Данковский выдохнул — прерывисто-насмешливо.
— Если бы не знал, что вы однажды вломились в морг и украли оттуда человеческое сердце, я бы даже спрашивать не стал, но просто на всякий случай: вы же шутите?
— Да нет, не шучу, — Артемий пожал плечами. — И Гриф у нас такой парень, тоже шутить не станет.
Данковский снова выдохнул — еще прерывистей. Потом и вовсе оторвал от стола руку и прижался ладонью ко рту — смех, что ли, глушил?
— Да, действительно, — пробормотал, разомкнув пальцы. — Полгода живу, а никак не привыкну, что вы тут все застряли в девяностых. Нет, такого мне не надо. Новых ведь пришлют.
Артемий все смотрел на его торчащие костяшки и выпирающие сухожилия. Негромко заметил:
— Вам бы правда, что ли, травки какие попить. У меня дома успокаивающими сборами целый ящик забит — хотите, пойдем ко мне, заварю?
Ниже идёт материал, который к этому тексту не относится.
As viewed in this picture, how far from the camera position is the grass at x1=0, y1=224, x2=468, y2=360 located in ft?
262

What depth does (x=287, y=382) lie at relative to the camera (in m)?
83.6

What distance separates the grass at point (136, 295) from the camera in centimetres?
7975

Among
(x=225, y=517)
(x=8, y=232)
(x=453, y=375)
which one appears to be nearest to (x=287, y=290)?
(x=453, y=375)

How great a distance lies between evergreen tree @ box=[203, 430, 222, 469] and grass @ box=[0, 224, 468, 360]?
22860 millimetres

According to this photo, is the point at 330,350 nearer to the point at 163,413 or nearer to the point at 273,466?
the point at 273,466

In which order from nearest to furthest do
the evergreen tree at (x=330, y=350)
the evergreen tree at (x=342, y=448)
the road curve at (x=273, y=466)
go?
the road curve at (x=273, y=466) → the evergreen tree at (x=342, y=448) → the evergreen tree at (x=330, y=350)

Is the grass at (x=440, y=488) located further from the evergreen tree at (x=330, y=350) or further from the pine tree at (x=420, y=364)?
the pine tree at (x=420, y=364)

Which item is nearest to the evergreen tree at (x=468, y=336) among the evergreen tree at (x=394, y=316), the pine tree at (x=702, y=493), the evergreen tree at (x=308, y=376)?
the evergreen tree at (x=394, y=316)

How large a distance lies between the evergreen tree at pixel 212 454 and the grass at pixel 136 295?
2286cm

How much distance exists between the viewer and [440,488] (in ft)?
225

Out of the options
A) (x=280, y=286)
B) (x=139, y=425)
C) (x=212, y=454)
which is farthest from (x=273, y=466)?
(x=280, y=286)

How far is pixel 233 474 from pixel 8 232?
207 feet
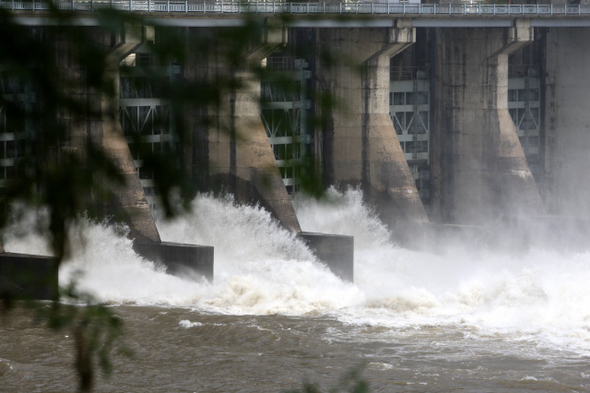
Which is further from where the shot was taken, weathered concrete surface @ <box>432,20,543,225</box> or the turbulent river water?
weathered concrete surface @ <box>432,20,543,225</box>

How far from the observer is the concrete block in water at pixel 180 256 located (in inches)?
748

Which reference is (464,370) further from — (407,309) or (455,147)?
(455,147)

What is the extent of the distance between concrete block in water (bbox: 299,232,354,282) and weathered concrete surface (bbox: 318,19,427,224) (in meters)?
3.59

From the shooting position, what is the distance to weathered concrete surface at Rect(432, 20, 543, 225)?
86.6 feet

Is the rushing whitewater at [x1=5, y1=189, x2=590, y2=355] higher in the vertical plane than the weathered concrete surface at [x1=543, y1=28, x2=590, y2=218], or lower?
lower

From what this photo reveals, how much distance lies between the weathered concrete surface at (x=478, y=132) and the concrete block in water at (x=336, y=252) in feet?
23.1

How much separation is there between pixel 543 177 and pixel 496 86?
4.82 metres

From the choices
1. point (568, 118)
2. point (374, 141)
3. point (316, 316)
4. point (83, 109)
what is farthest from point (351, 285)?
point (83, 109)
В этот раз вышло без всякой робости и скрежещущих мучений, как-то совсем естественно. И на миг — на короткий миг, когда Данковский зацепился за него оценивающим взглядом, — даже почудилось, что согласится.
Но нет — только головой покачал.
— Спасибо за предложение, но вынужден отказаться. Думаю, сегодняшний день крайне наглядно продемонстрировал, почему мне не следует делать ничего, что могут истолковать как нарушение преподавательской этики.
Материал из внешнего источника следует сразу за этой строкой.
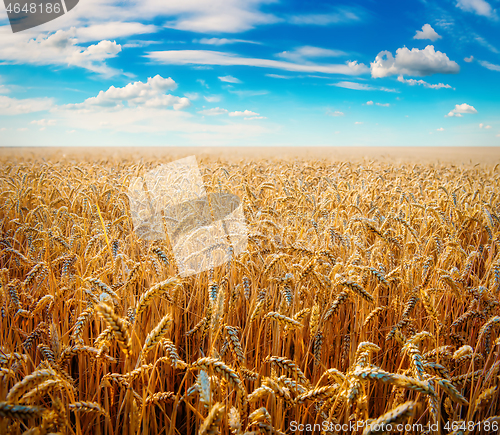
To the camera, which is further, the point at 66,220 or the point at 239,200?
the point at 239,200

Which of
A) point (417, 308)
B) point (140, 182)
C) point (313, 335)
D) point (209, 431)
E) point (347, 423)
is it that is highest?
point (140, 182)

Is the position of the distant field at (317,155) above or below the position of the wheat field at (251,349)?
above

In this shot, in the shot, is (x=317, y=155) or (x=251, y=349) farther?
(x=317, y=155)

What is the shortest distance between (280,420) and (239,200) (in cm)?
317

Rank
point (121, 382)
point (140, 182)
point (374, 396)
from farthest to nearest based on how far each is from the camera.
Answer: point (140, 182)
point (374, 396)
point (121, 382)

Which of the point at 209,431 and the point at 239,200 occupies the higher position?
the point at 239,200

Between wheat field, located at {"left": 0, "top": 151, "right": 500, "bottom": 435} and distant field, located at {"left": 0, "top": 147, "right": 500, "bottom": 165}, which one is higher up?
distant field, located at {"left": 0, "top": 147, "right": 500, "bottom": 165}

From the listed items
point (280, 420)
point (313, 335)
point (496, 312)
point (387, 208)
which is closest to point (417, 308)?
point (496, 312)

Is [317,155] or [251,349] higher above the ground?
[317,155]

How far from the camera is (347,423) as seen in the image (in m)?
1.22

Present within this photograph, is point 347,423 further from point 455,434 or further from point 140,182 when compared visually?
point 140,182

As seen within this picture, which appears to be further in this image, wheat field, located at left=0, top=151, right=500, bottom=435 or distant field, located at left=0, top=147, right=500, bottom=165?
distant field, located at left=0, top=147, right=500, bottom=165

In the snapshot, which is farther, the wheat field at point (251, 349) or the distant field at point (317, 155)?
the distant field at point (317, 155)

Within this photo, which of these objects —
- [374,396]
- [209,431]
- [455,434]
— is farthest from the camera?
[374,396]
Артемий, у которого уже дернулась рука — то ли на плечо положить, то ли напряженную ладонь сжать и от лица отвести, — замер и дал ей обмякнуть. Ну да. Этика. Слово-то какое — кто здесь вообще его слышал и кого оно волнует? Кроме Данковского, конечно. Этот за столичные выкрутасы зубами будет цепляться.
Впрочем, он уже взял себя в руки — выпрямился, встал, поправил галстук. Даже глаза не такие бездонные стали, заполыхали — мрачнее и злее прежнего.
— Ну, побездельничали и хватит. Пойду узнаю, не случился ли у кого-нибудь из моих коллег инфаркт со страху.